A working group with representatives of the participating organisations, advised by a steering committee, therefore launched the Transumo A-15 project, Van Maasvlakte naar achterland. More than 250 parties were involved in this project, the aim of which was to explore new possibilities for making sustainable improvements in the connections between the port of Rotterdam and the hinterland. The primary objective was to reach a shared perception of the problems and to increase the sense of urgency of the need for an innovative approach. Less attention was devoted to collective vision creation.

Leading partners in the project were Erasmus University in Rotterdam, Rotterdam Port Management, Deltalinqa, the city of Rotterdam, the Rotterdam Urban Region, TNO, the Rijnmond environmental department and Transumo, a network organisation for sustainable mobility.

Exploratory interviews and workshops

The A-15 project started with exploratory interviews with stakeholders to discuss their long-term vision for sustainable transport in the region (what they would personally like to see), important trends, problems and possible solutions.

In the following workshops, the stakeholders discussed their wishes and explored the possibility of reaching consensus on their perception of the problems and a shared sense of urgency. They also discussed actual measures that could be taken.

The project team supplemented the information with desk research and analyses and the opinions of experts.

Impulse for innovation

The participants were chosen on the basis of the parties they represented rather than for their creative capacity. This is probably why the project team felt the initial results were not particularly innovative and did not go far enough in the view of the project team. It therefore decided to stimulate innovative ideas by organising two workshops with outsiders. The participants were selected for their refreshing outlook and creative ideas. They came up with ideas for improving the project as well as the process.

These workshops resulted in a widely shared view that in time the existing ideas (included in implementation and policy plans such as Randstad Urgent and the Maasvlakte 2 Monitoring and Evaluation Programme (MER-MV2)) would not be enough and that more far-reaching measures would be needed.

Guiding principles for further elaboration

The guiding principles for taking the next step towards an implementing programme were:

  • Sustainable mobility would be defined in terms of traffic effects, air quality, noise and external security.
  • The legal standards for those aspects were a minimum; targets that went beyond the legal standards would also be used, in accordance with the stakeholders' desired scenarios.
  • The points of departure for the measures proposed in the Environmental Impact Assessment would be followed.
  • Uncertainties would be discounted in the detailed plans. See the example, Transumo A-15 project: Working with uncertainty.

Transition paths

The principles initially led to a 3D package of measures that appealed to the stakeholders. Its effectiveness in various situations was then calculated. The project also produced a list of cultural and organisational lock-ins that could frustrate the transition to sustainable transport in the mainport area. The results were discussed with the participants and promising measures were worked out in more detail. They were incorporated in three transition paths:

  • Sustainable traffic and mobility management
  • Container logistics, modal split and more sustainable transport
  • Space, economy and reducing transport.

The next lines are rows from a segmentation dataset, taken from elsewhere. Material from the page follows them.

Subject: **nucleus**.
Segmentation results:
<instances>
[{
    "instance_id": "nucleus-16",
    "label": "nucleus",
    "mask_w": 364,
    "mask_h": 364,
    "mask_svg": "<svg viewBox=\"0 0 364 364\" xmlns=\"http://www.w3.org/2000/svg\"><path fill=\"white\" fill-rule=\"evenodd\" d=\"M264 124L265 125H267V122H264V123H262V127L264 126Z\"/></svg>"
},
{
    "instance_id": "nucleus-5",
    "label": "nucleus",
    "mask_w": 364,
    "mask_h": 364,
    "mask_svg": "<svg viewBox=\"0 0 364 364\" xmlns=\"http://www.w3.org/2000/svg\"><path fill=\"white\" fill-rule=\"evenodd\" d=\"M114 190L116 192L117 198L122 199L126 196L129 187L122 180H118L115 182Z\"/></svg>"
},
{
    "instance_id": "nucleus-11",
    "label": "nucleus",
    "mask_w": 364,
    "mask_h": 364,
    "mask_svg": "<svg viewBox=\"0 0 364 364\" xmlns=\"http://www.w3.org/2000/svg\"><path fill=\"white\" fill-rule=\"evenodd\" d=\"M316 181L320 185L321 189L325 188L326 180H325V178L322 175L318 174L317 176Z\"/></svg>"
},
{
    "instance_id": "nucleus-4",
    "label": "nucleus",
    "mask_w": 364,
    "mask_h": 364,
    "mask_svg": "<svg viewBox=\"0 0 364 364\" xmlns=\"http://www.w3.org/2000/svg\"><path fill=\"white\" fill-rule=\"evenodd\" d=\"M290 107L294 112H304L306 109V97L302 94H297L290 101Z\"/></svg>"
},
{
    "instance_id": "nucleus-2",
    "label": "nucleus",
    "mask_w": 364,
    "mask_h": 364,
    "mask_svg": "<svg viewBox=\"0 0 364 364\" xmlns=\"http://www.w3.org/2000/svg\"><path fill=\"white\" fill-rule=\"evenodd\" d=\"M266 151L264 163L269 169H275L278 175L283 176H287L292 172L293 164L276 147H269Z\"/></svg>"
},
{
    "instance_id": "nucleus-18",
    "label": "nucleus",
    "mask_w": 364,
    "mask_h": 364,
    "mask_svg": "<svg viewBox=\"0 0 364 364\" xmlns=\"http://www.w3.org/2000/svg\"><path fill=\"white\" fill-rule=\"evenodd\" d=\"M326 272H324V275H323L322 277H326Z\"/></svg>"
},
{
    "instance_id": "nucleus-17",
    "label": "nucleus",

The final step in the process of reorientation/vision creation involved the formulation of 11 ‘levers' that could initiate or accelerate the transition to sustainable transport. Two examples of these levers are given below.

Learning to keep ahead of major change processes  This aspect of the project involved using the example of the transition to a bio-based economy to learn more about how to anticipate economic and spatial developments in steering a project: how to plan for reduced transport, the creation of clusters and increased sustainability. This fosters an integrated approach to the use of space and transport and so prevents the bio-based economy from actually generating new transport movements.

From modal split to intermodal steering This lever is intended to transform the strategy of shifting the modal split from road to water into a strategy for intermodal steering. Special attention is devoted to the governance arrangements at terminals and transferia, the use of information technology and new logistics concepts (push & pull, hub & spoke, flow, co-siting). The idea is that stakeholders (forwarders, for example) should be confronted with an integrated cost price for their activities.


For the practical implementation of the proposals talks were held with the main stakeholders in the region. In 2010 the expectation was that the Transport Enterprise established by the Ministry of Transport, Public Works and Water Management, the municipality of Rotterdam and the Rotterdam Port Management would play a role in this.